Alla domanda se la trattazione scritta si ponga in contrasto con i principi classici del rito del lavoro, la risposta allo stato (e fermo quanto si vedrà in corso d’opera) è “relativa”.
Nel senso che essa dipende dall’utilizzo che in concreto ne sarà fatto in ragione delle attività connesse alle udienze.
Si tenga conto che le note di trattazione cartolare possono contenere solo istanze e conclusioni e dunque, se un’udienza – ad esempio di discussione – fosse affidata esclusivamente ad esse potrebbe essere compromessa la facoltà di difesa delle parti .

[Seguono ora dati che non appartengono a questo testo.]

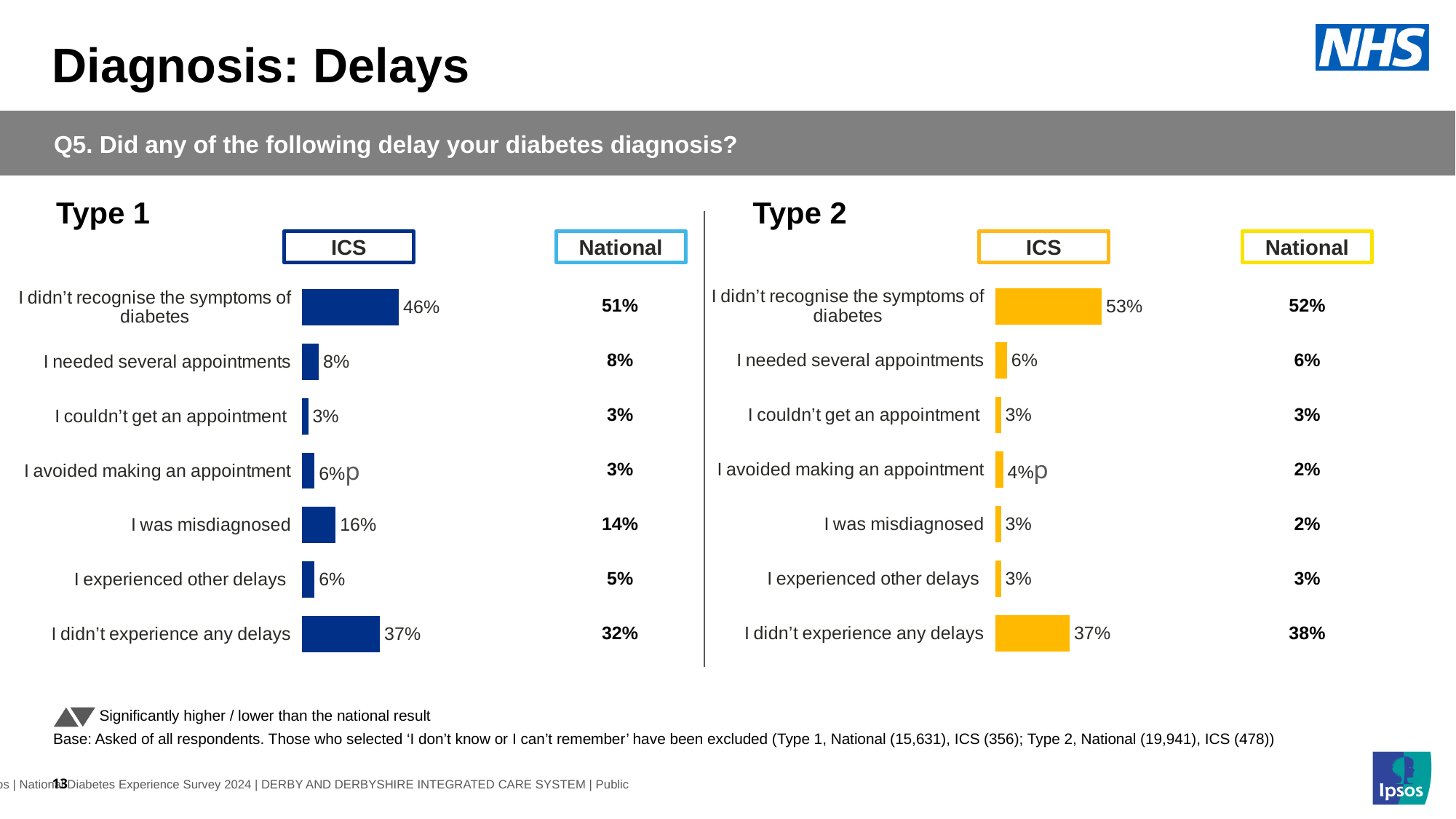
In the Type 1 chart, what is the difference between the ICS and National values for 'I didn't experience any delays'? 5 percentage points In the Type 2 chart, what is the ICS value for 'I didn't experience any delays'? 37% In the Type 2 chart, what is the difference between the ICS and National values for 'I avoided making an appointment'? 2 percentage points In the Type 2 chart, which category has the lowest National value? I avoided making an appointment and I was misdiagnosed (both 2%) What type of chart is used to show the ICS values in the Type 2 chart? bar chart In the Type 1 chart, what is the ICS value for 'I didn't recognise the symptoms of diabetes'? 46% In the Type 2 chart, is the ICS value for 'I didn't recognise the symptoms of diabetes' higher or lower than the National value? higher How many categories are shown in the Type 1 chart? 7 In the Type 1 chart, which category has the highest ICS value? I didn't recognise the symptoms of diabetes In the Type 1 chart, is the ICS value for 'I was misdiagnosed' higher or lower than the National value? higher In the Type 1 chart, what is the National value for 'I was misdiagnosed'? 14% In the Type 2 chart, what is the National value for 'I didn't recognise the symptoms of diabetes'? 52%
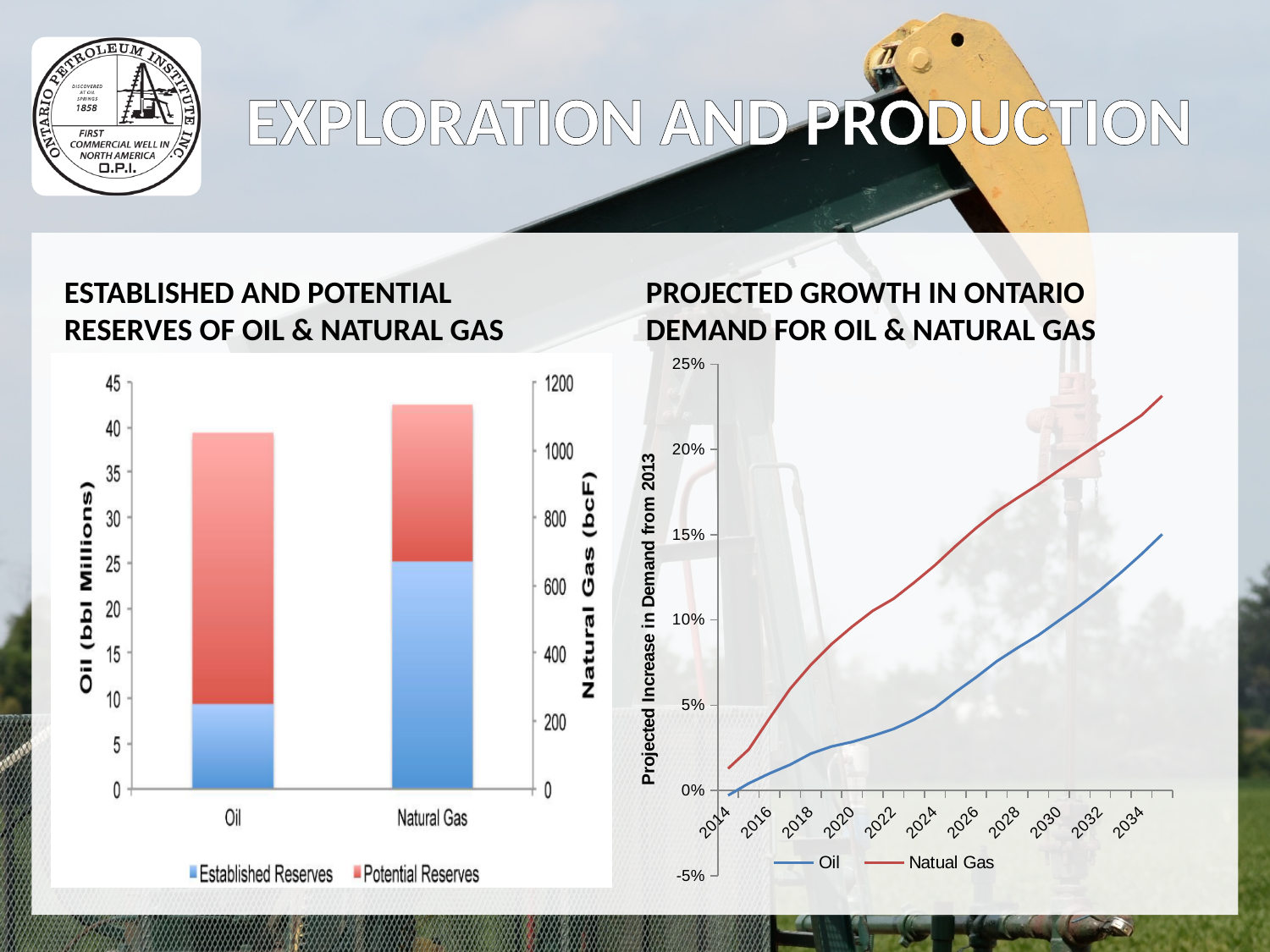
What kind of chart is the right chart, 'Projected Growth in Ontario Demand for Oil & Natural Gas'? Line chart In the right chart, does the Oil line rise or fall from 2014 to 2034? Rise In the left chart, is the total height of the Oil bar greater or less than 35 on the left axis? greater What is the title of the right-hand axis of the left chart? Natural Gas (bcF) In the left chart, is the Established Reserves value for Natural Gas greater or less than 600 on the right axis? greater In the right chart, which series is higher in 2030, Oil or Natural Gas? Natural Gas In the left chart, is the Established Reserves value for Oil greater or less than 10 on the left axis? less How many series does the legend of the right chart list? 2 How many series does the legend of the left chart list? 2 What kind of chart is the left chart, 'Established and Potential Reserves of Oil & Natural Gas'? Bar chart How many categories are shown on the x axis of the left chart? 2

Laddove la trattazione cartolare sia utilizzata quando il tipo di attività lo consenta e l’udienza in presenza sia invece utilizzata per attività che, pur non avendo un’incompatibilità legale con la trattazione scritta, ne abbiano una ontologica (si pensi al libero interrogatorio o al tentativo di conciliazione), il problema potrebbe non avere ragione di porsi.
Sta dunque ai giudici avere la sensibilità di adottare un meccanismo invece che un altro a seconda dei casi e sta alla leale cooperazione delle parti di evidenziare, eventualmente opponendosi alle trattazioni cartolari già disposte, le ragioni che rendono opportuna la celebrazione di udienza in presenza.
Un ruolo importante potrà avere, anche dal punto di vista organizzativo, il calendario del processo, uno strumento che potrebbe aiutare le parti ad avere contezza della durata del processo e delle varie tappe di esso, per realizzare quell’obiettivo di cui si legge nel PNRR ossia “la trasparenza”, che non può che investire anche i tempi.